* Verilen Görev
Uçak kaçırma olayını ve ardından gelen yargılamayı anlatan metni, son cümlesinden sonra kaldığı yerden devralarak sürdürünüz.

* Alıntı Metin
►
Güvenlik güçlerinin uçağı kurtarması sırasında bir korsan öldürülmüş, iki korsan ile bir hostes de yaralanmıştı. Yılmaz Yalçıner yara almadan kurtulmuştu.
Mahkeme, uçak kaçırmak ve ölümlere sebebiyet vermekten Yılmaz Yalçıner’e, kendi ifadesine göre, ibret olsun diye, 36 yıl ceza verdi. 11 yıl 7 ay hapis yattıktan sonra Özal’ın 1991 yılında çıkardığı afla tahliye oldu.
◄
* Verilen Bilgiler
►
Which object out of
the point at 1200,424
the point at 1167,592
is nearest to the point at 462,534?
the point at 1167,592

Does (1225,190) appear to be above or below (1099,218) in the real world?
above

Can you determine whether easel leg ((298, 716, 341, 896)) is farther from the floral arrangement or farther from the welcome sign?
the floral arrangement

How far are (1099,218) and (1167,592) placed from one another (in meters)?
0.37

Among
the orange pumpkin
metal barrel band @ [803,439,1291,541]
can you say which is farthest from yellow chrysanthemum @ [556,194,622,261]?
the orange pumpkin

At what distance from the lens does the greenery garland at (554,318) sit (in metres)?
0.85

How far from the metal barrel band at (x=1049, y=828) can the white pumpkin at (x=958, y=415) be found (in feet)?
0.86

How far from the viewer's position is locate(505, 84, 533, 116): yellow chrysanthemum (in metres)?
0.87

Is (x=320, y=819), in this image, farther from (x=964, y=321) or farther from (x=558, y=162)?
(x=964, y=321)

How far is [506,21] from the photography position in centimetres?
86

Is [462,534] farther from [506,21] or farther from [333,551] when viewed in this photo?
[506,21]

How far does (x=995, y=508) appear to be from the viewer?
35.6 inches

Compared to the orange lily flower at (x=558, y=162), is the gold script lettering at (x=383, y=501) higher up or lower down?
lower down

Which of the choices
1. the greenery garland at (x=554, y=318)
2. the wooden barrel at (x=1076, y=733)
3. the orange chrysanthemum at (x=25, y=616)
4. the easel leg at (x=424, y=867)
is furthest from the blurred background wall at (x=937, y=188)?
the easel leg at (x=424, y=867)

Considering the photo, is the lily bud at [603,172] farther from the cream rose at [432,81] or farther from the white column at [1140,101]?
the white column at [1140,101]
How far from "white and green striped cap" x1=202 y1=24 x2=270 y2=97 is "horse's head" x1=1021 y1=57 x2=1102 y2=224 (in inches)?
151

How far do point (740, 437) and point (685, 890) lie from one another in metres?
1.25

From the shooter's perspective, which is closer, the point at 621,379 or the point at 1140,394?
◄
* Problemin Cevabı
Yalçıner halen İslami dergilerde yazılar yazmakta, çeşitli gazetelere zaman zaman verdiği röportajlarda da geçmişinin öz eleştirisini yapmaktadır. Ancak İslami çizgisi devam etmektedir. Erdoğan’ın akıl hocası kabul edilen Kadir Mısıroğlu ile birlikte AKP’yi ve Erdoğan’ı destekleyen yazılar yazmaktadır. Yeni Şafak gazetesine verdiği bir röportajda “Erdoğan’ın iktidar olacağını bilseydim, Mehdi bekler gibi Erdoğan’ı bekler, geçmişteki olaylara karışmazdım” demektedir.